En su conjunto, el instrumento pretende valorar los factores psicológicos que pueden afectar al rendimiento. Consta de 55 ítems con un formato de respuesta tipo Likert de 6 puntos que permite la evaluación de cinco dimensiones: control del estrés, influencia de la evaluación del rendimiento, motivación, habilidad mental y cohesión de equipo. Se convirtieron las puntuaciones directas a puntuaciones normativas de acuerdo a los baremos establecidos en muestra española (Gimeno et al., 2001). Gimeno et al. (2001) encontraron valores de Alfa de Cronbach de .88 para control del estrés, .72 para influencia de la evaluación del rendimiento, .67 para motivación, .34 para habilidad mental y .78 para cohesión de equipo. En el presente estudio, se ha obtenido un coeficiente Alfa de Cronbach de .92 para control del estrés, .78 para influencia de la evaluación del rendimiento, .80 para motivación, .90 para habilidad mental y .70 para cohesión de equipo.

Inteligencia emocional

Se empleó la versión validada en deportistas por García et al. (2013) del Inventario de Inteligencia Emocional de Schutte et al. (1998). Este instrumento consta de 28 ítems ofreciendo una estructura de cuatro dimensiones: percepción emocional (8 ítems), gestión auto-emocional (8 ítems), gestión hetero-emocional (10 ítems) y utilización emocional (4 ítems). Los ítems tienen una escala de respuesta tipo Likert de 5 puntos, siendo el 1 Totalmente en desacuerdo y el 5 Totalmente de acuerdo. Mayor puntuación en la dimensión indica un mejor manejo de la habilidad. Los valores de Alpha de Cronbach encontrados por García et al. (2013) fueron de .77 en percepción emocional, .77 en gestión auto-emocional, .78 en gestión hetero-emocional y .63 en utilización emocional. En el presente estudio, los Alphas de Cronbach encontrados fueron: .84 para percepción emocional, .89 para gestión auto-emocional, .90 para gestión hetero-emocional y .86 para utilización emocional.

Para la evaluación y seguimiento de las lesiones deportivas se utilizó una hoja de registro (Olmedilla et al., 2011, adaptada de Díaz, 2001) que cumplimentaban los fisioterapeutas del equipo de fútbol participante.

Diseño y procedimiento

Se empleó un diseño de investigación de estudio de caso (Cozby y Pineda, 2005), concretamente de un equipo de fútbol, prospectivo. El hecho de trabajar con un solo equipo, pese a la limitación asociada de la escasez de la muestra, se debe fundamentalmente a la necesidad de controlar las variables extrínsecas a la lesión, vinculadas a la metodología de entrenamiento (Eils et al., 2004). Igualmente, se optó por la selección de un equipo que no hubiera trabajado antes con psicólogos deportivos a nivel individual ni grupal para evitar el posible sesgo producido por el efecto de la intervención psicológica sobre las variables psicosociales vinculadas a la lesión (Zurita et al., 2014).

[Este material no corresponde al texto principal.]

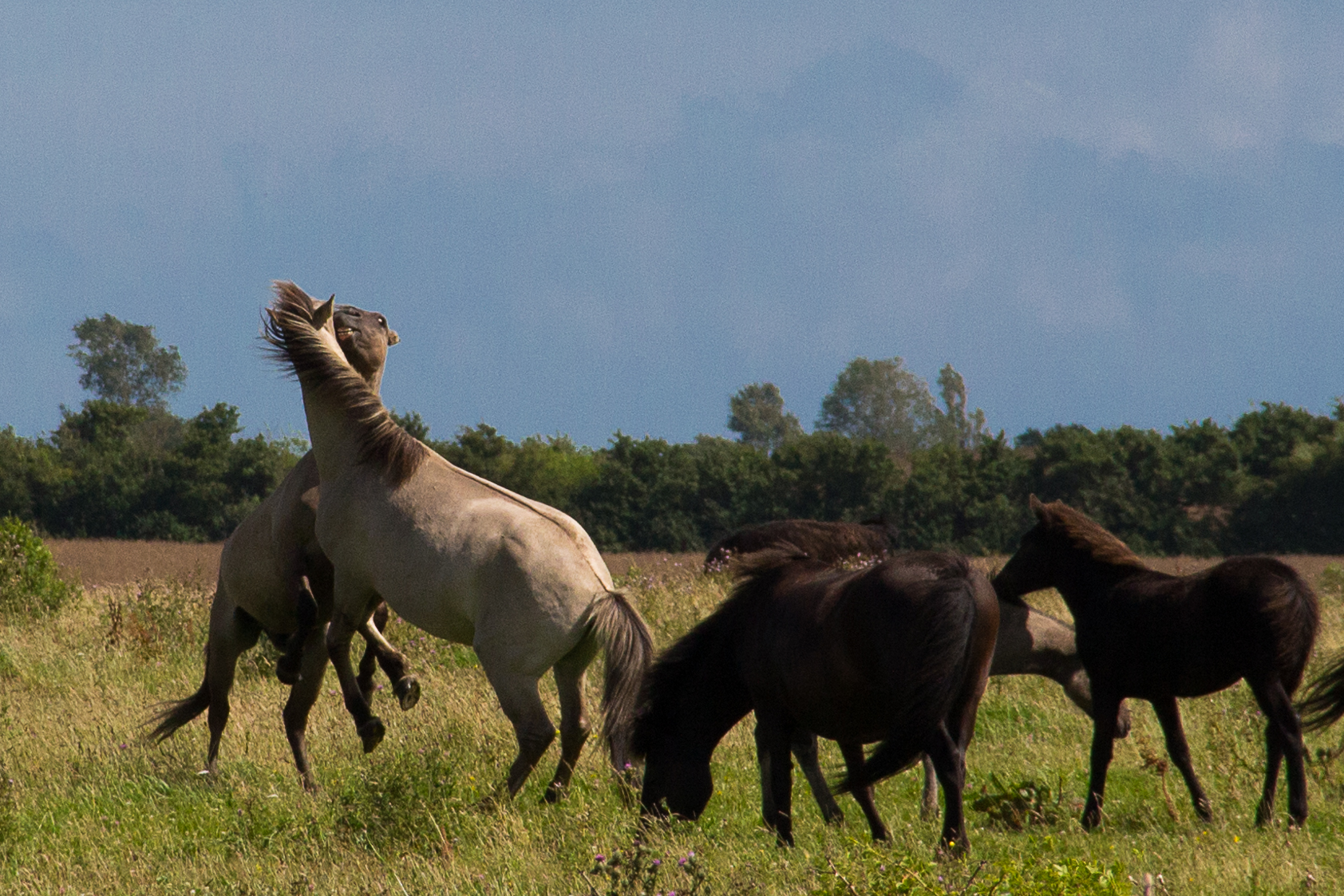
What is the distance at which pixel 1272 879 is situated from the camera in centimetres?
463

Respecto a su naturaleza prospectiva, el estudio contó con dos momentos de evaluación. En el primer momento, se procedió a aplicar el protocolo de evaluación anteriormente descrito a los jugadores del equipo de fútbol. A partir de la recogida de estas variables psicosociales, se procedió, durante el segundo momento temporal (seis meses), al registro de las lesiones que padecían los jugadores. Una vez finalizados estos seis meses, se procedió a contabilizar el número de lesiones y su localización para cada uno de los jugadores durante el periodo establecido. Posteriormente se clasificaron según su nivel de gravedad (leve, moderado, grave o muy grave).

Respecto al procedimiento para la realización del estudio, se solicitó permiso al responsable del club. Una vez obtenido, se procedió a la firma del correspondiente consentimiento informado por parte de cada uno de los jugadores y a la administración de los cuestionarios de autoinforme en una sala que reunía las condiciones necesarias para su correcto uso (luz, ausencia de ruido, buena temperatura y espacio para recibir a los deportistas. La evaluación fue realizada por un psicólogo deportivo de forma individualizada y tuvo una duración de 20 minutos.

El presente estudio recibió la aprobación del Comité ético de la Universidad Rey Juan Carlos (número de registro: 190720167016).

Análisis estadísticos

Los análisis se realizaron con el programa estadístico SPSS 21 (IBM, 2012). Se llevaron a cabo análisis descriptivos y de consistencia interna (coeficiente Alpha de Cronbach). Para analizar las posibles diferencias existentes entre las variables psicológicas de interés y el hecho de si el jugador había tenido o no lesión, se procedió a la realización de la prueba no paramétrica U de Mann-Whitney.

Resultados

Descripción cualitativa y cuantitativa del número de lesiones

En la Tabla 1 puede observarse los jugadores y tipo de lesión experimentada por cada jugador (n = 9). Nueve de los veintidós jugadores (40.9%) habían experimentado una lesión en el momento temporal establecido (seis meses). Atendiendo a su gravedad (Buceta, 1996; Pascual y Marcos, 1998), un jugador tuvo una lesión leve, 7 jugadores tuvieron lesiones moderadas y tres jugador tuvieron lesiones graves. Según el tipo de lesión, se observaron lesiones de tipo muscular (problemas de espalda y rotura de fibras de aductor), lesiones tendinosas (pubalgia), lesiones articulares (esguince de tobillo y rotura de menisco) y lesiones óseas (edema óseo y fractura quinto metatarsiano). Dos de los nueve jugadores lesionados tuvieron dos lesiones en el periodo de los seis meses de evaluación.

Tabla 1

Descripción del tipo de lesión por jugador de fútbol (n = 9)

Diferencias en las variables psicológicas consideradas en función de la ocurrencia o no de lesión deportiva

En la Tabla 2 se muestran diferencias estadísticamente significativas en las dimensiones de regulación emocional, concretamente en percepción emocional (p = .04), gestión auto-emocional (p = .04) y gestión hetero-emocional (p = .03) entre los deportistas lesionados y no lesionados, siendo los deportistas no lesionados los que obtuvieron puntuaciones más elevadas. No se observan diferencias significativas en utilización emocional (p = 29).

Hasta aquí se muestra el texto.